Source records
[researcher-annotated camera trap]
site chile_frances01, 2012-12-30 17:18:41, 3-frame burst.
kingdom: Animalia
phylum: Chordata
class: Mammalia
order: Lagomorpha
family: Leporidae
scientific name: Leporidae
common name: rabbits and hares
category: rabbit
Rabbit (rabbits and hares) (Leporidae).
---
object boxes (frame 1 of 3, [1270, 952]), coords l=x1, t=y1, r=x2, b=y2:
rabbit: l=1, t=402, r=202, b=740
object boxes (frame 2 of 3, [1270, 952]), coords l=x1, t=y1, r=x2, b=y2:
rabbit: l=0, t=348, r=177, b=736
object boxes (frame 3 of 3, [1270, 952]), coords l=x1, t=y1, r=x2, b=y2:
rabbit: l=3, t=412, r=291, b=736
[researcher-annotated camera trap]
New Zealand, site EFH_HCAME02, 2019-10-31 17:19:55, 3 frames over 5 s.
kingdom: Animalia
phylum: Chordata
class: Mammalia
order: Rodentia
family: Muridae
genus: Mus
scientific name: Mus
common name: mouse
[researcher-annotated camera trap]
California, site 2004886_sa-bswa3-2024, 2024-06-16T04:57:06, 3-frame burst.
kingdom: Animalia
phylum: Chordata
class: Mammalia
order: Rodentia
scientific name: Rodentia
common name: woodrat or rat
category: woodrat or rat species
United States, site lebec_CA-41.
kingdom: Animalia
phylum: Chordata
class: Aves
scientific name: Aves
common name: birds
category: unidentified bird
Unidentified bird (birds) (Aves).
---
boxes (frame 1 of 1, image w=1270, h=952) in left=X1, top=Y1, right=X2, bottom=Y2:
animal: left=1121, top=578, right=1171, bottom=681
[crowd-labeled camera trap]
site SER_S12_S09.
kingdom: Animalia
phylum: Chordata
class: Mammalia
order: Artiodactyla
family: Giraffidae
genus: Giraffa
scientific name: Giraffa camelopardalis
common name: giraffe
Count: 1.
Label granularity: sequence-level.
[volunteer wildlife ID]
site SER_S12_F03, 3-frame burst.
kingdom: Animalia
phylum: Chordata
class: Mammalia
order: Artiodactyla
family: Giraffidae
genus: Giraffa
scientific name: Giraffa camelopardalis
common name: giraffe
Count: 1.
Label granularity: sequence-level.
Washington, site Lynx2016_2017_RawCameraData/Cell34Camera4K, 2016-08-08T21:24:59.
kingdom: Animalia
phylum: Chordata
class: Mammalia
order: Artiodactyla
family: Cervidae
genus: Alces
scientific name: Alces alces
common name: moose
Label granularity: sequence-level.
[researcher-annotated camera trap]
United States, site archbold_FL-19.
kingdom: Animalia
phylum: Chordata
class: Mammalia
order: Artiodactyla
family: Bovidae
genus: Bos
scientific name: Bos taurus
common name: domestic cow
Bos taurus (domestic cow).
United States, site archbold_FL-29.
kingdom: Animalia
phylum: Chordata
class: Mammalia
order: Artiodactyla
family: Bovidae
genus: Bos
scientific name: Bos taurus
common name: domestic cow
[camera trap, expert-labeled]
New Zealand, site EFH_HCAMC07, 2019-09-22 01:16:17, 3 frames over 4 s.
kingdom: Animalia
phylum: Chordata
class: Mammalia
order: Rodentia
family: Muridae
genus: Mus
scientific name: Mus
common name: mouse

Task directions
Begin with the top line of the material and go as far as the line with "common name: rabbits and hares". Set down those lines exactly, both ends included, and nothing more.

Task output
[researcher-annotated camera trap]
site chile_frances01, 2012-12-30 17:18:41, 3-frame burst.
kingdom: Animalia
phylum: Chordata
class: Mammalia
order: Lagomorpha
family: Leporidae
scientific name: Leporidae
common name: rabbits and hares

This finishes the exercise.